Tratado como uma utopia negativa, a palavra distopia, etimologicamente, significa “lugar doente”. Antagonista de “1984”, O’Brien define o poder nessa sociedade distópica: “É estraçalhar a mente humana e depois juntar outra vez os pedaços, dando-lhes a forma que você quiser. E então? Está começando a ver que tipo de mundo estamos criando? Exatamente o oposto das tolas utopias hedonistas imaginadas pelos velhos reformadores. Um mundo de medo e traição e tormento, um mundo em que um pisoteia o outro, um mundo que se torna mais e não menos cruel à medida que evolui. O progresso, no nosso mundo, será o progresso da dor. As velhas civilizações diziam basear-se no amor ou na justiça. A nossa se baseia no ódio. No nosso mundo as únicas emoções serão o medo, a ira, o triunfo e a autocomiseração. Tudo o mais será destruído – tudo.”
A ruína, base das distopias, servem como alertas. É a reflexão pelas vias do extremo de um futuro possível. Enquanto o cineasta argentino Fernando Birri pintou a utopia como um horizonte capaz de estimular a caminhada constante, sempre em frente, a distopia parece se encaminhar em perspectiva semelhante, mas apontando para um lugar onde não se deve chegar nunca. A caminhada, portanto, é sempre para trás, para que aquele futuro não se faça presente. Em contato com previsões catastróficas, portanto, cabe retomar as utopias para seguir adiante, como o próprio Papa Francisco, em sua mensagem de Páscoa, conclamou: “É um ‘contágio’ diferente, que se transmite de coração a coração, porque todo o coração humano aguarda esta Boa Nova. É o contágio da esperança.”
A força pelo sonho
Qual a sua utopia?, pergunta a Tribuna em seu convite à escrita de dias melhores. Para o sociólogo francês Michel Maffesoli, uma utopia possível diante da revolução provocada pelo coronavírus é a extinção do individualismo. “A volta do compartilhamento, da troca, do voluntarismo… Podemos encontrar várias palavras, digamos assim, espirituais. Mas ocorre que é esse sentimento que está dominando, no lugar do economicismo, do materialismo e do progressismo. Para mim, há uma volta de algo cultural e espiritual. Uma espécie de ideal comunitário, que está tomando cada vez mais força na contemporaneidade”, disse o pensador em recente entrevista para O Globo.

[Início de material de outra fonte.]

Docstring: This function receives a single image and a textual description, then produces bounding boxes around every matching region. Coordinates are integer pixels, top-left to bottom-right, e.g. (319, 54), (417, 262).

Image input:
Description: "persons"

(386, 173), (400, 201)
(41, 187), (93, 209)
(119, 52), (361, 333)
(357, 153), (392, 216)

Segundo a economista carioca e professora da Universidade Johns Hopkins, em Baltimore, nos Estados Unidos, Monica De Bolle, é provável que os nacionalismos deem lugar a uma cooperação mais ampla entre os países. Para a pesquisadora, em entrevista ao podcast Mamilos, a utopia projetada para o cenário global indica que, sem a solidariedade entre os países, torna-se praticamente impossível que a economia se reerga. O mesmo vírus que faz cada um fechar-se em sua privacidade instiga futuras mãos dadas. Ainda que da janela só vejamos a tempestade, os planos, possíveis ou não, distantes ou não, são de bonança. Ao menos é nesse porto que devemos nos ancorar.